All the awards, dozens of them, were all on a table at the far end of the room. Those whose names appeared on all those awards sat together at the opposite end of the room. I suspect it will be the last time we are all together.
We used to meet quite regularly, either in small groups or with everyone. Some were chosen and some volunteered, but each shared the same goal--to not only finish the daunting tasks placed before us, but to do as good a job as possible. And based on the results, we've been told we did both.
I miss those days when were were literally jammed together on one floor with members of three different state agencies all working together to build a computer system. Coming into the group, I had no idea just how big the project was. Those in charge understood the enormity of our assignment, but I doubt many of us on the front lines did.

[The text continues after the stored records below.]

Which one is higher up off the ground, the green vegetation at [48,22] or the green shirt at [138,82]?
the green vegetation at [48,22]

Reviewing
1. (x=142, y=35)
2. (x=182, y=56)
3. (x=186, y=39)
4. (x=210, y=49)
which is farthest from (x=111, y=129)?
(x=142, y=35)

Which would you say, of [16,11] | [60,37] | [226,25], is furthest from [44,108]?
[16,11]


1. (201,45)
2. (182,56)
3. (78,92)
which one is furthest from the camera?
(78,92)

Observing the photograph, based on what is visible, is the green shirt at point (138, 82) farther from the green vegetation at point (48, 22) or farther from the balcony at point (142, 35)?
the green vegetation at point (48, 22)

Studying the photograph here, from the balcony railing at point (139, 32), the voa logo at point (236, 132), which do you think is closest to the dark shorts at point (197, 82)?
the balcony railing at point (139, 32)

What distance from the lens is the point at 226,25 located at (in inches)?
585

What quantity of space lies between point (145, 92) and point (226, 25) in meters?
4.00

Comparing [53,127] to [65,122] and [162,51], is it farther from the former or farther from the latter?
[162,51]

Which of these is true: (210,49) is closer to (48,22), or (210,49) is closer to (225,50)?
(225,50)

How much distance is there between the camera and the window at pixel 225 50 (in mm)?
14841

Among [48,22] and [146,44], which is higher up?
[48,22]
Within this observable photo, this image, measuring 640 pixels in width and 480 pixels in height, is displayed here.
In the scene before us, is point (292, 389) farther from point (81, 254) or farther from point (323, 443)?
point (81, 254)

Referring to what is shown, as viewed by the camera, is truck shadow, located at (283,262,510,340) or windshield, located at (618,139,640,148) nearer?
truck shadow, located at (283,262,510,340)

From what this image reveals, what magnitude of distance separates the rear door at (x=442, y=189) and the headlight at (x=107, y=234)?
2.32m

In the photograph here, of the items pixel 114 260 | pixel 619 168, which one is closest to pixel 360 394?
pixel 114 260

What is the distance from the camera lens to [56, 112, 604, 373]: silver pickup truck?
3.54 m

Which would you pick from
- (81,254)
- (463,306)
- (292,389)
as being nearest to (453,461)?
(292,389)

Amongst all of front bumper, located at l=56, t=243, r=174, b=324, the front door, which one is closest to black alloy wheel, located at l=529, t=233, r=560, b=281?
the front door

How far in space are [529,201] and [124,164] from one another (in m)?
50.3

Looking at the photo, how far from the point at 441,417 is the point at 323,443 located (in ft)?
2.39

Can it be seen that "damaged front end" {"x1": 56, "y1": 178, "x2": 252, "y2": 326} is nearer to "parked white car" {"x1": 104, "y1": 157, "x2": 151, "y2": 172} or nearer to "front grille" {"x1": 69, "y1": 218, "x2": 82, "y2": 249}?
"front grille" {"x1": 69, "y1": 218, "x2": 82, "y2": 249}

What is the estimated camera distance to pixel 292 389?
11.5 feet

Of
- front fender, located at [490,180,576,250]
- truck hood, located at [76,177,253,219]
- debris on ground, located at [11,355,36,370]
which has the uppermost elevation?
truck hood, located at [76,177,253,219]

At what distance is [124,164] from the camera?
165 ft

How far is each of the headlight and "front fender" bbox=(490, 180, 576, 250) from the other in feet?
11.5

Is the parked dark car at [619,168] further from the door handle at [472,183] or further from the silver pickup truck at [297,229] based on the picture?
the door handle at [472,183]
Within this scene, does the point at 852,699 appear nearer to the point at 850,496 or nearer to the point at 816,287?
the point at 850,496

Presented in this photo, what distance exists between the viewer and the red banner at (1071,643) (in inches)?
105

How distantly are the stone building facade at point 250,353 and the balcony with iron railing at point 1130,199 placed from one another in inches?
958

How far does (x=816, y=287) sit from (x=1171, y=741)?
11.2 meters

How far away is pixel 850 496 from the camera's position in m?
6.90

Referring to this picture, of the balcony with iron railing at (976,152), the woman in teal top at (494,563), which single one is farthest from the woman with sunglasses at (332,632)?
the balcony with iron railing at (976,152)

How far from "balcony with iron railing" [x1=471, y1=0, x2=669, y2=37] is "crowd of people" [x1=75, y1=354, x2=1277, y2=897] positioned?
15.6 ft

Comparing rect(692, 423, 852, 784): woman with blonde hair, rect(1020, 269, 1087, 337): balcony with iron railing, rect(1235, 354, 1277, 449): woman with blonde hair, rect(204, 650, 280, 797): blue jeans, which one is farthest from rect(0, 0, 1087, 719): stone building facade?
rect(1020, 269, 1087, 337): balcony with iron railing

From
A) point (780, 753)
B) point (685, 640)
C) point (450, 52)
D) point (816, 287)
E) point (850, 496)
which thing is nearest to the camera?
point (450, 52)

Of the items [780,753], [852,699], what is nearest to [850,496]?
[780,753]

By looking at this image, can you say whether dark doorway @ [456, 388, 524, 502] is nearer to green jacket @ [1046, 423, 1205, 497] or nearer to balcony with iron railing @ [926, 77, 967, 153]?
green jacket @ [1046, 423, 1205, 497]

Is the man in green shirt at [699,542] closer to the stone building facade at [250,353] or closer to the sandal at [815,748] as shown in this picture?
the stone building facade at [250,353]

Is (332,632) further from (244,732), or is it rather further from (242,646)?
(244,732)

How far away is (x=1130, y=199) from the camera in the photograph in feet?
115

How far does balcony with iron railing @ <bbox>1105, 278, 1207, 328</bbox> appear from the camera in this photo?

Today we had what turned out to be a traditional lunch for the teams--pizza and we heard accolades and statistics of our job well done. It seems other states were given the same task. We heard about their results, too.
So now an award, complete with two names--mine calligraphed in the center and the governor's written below--sits on the desk in my cubicle. It's the only award there presently. I could dust off my five-year award, my ten-year award and my fifteen-year award and set them up beside it. I could always unpack my bachelors and masters degrees and set them up, too. There's a couple of other awards that I've earned while working for the state that I've buried somewhere and I could add them as well.
Of course, if I did that, I'd be using almost all my desk space for just awards. Then how would I get any work done?
I think I'll just let it sit there alone for a while. It reminds me of good times.